In the multivariate analysis, key factors associated with adherence to T1DM home management included family support, communication, and perceived treatment helpfulness. Family members’ support (adjusted OR = 1.45, P = 0.041) and good communication with reminders (adjusted OR = 1.72, P = 0.028) positively impacted adherence. In addition, the perceived helpfulness of treatment (adjusted OR = 1.89, P = 0.014) and affordability of resources (adjusted OR = 2.05, P = 0.002) were significant contributors to adherence.

Healthcare-related factors also played a significant role, including support from healthcare workers (adjusted OR = 1.60, P = 0.008), necessary follow-up (adjusted OR = 1.50, P = 0.01), and treatment availability (adjusted OR = 2.13, P <0.001).

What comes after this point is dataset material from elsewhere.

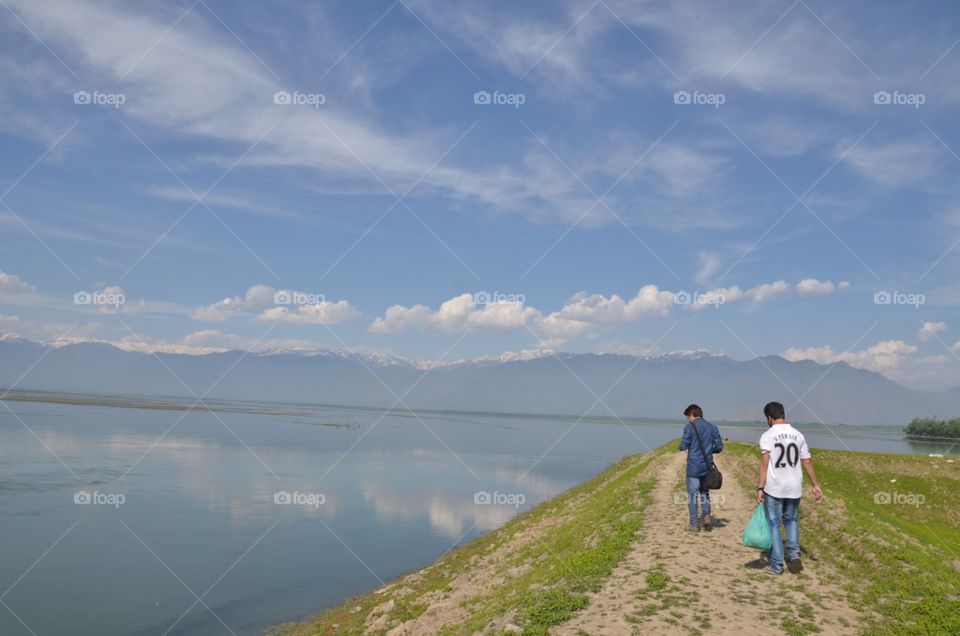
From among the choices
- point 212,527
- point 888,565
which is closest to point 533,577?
point 888,565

Furthermore, healthcare providers’ positive attitudes (adjusted OR = 1.56, P = 0.011), health education for caregivers (adjusted OR = 1.84, P <0.001), and adequate time provided (adjusted OR = 1.62, P = 0.001) all contributed to improved adherence [Table 4].

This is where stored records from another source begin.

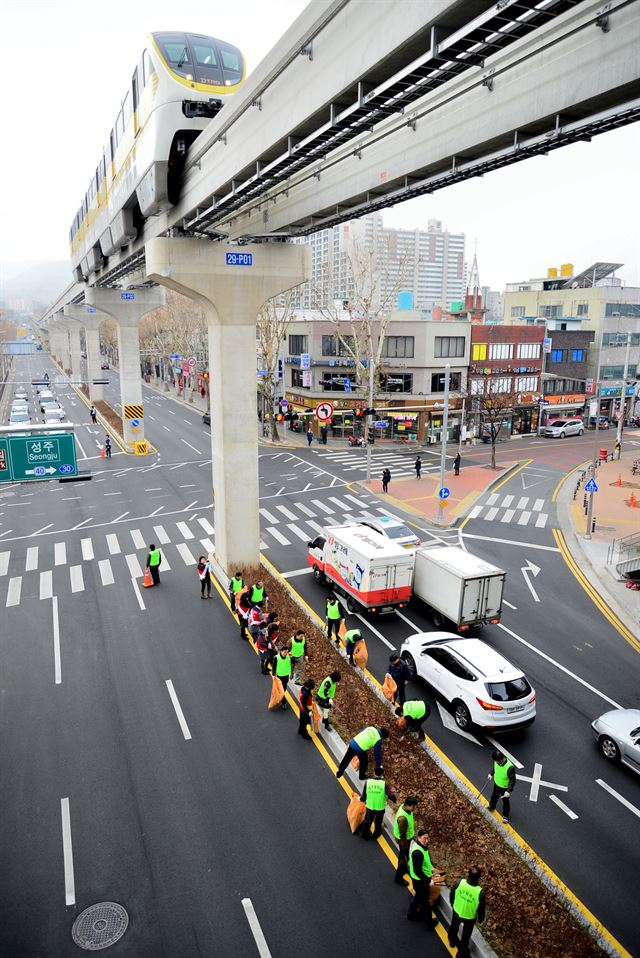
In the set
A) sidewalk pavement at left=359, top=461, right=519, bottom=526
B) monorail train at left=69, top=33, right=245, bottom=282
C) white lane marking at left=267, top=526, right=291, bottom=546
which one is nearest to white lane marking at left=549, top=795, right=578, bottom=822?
white lane marking at left=267, top=526, right=291, bottom=546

Table 4: Multivariate analysis for family psychosocial and facility-related factors with adherence to home management of T1DM among children.
Variables Adjusted OR 95% Confidence interval (CI) P-value
Support from the family members and siblings 1.45 1.02–2.48 0.041
Good communication and reminders to child 1.72 1.05–3.10 0.028
Perceived helpfulness of the treatment 1.89 1.22–3.40 0.014
Affordability of resources and treatment by family 2.05 1.41–3.87 0.002
Support from healthcare workers 1.6 1.13–2.27 0.008
Necessary follow-up by healthcare workers 1.5 1.11–2.02 0.01
Treatment availability in the health facility 2.13 1.51–3.01 <0.001
HCPs positive attitude and willingness to help 1.56 1.11–2.19 0.011
Appropriate health education offered to caregivers 1.84 1.49–2.30 <0.001
Being offered adequate time by HCPs 1.62 1.21–2.16 0.001

HCP: Healthcare provider, Multivariate logistic regression analysis was employed to adjust for confounding variables, with a significance level set at P < 0.05.

DISCUSSION

This study examined adherence to home management of T1DM among children at KNH and identified key determinants of adherence. The findings reveal significant gaps in adherence to dietary recommendations, physical exercise, and BG monitoring, with an overall adherence rate of only 39.6%. While insulin therapy adherence was relatively high (75.8%), this still fell short of the recommended target of 80%. These gaps highlight the need to better understand the factors influencing adherence and to address barriers to achieving optimal management.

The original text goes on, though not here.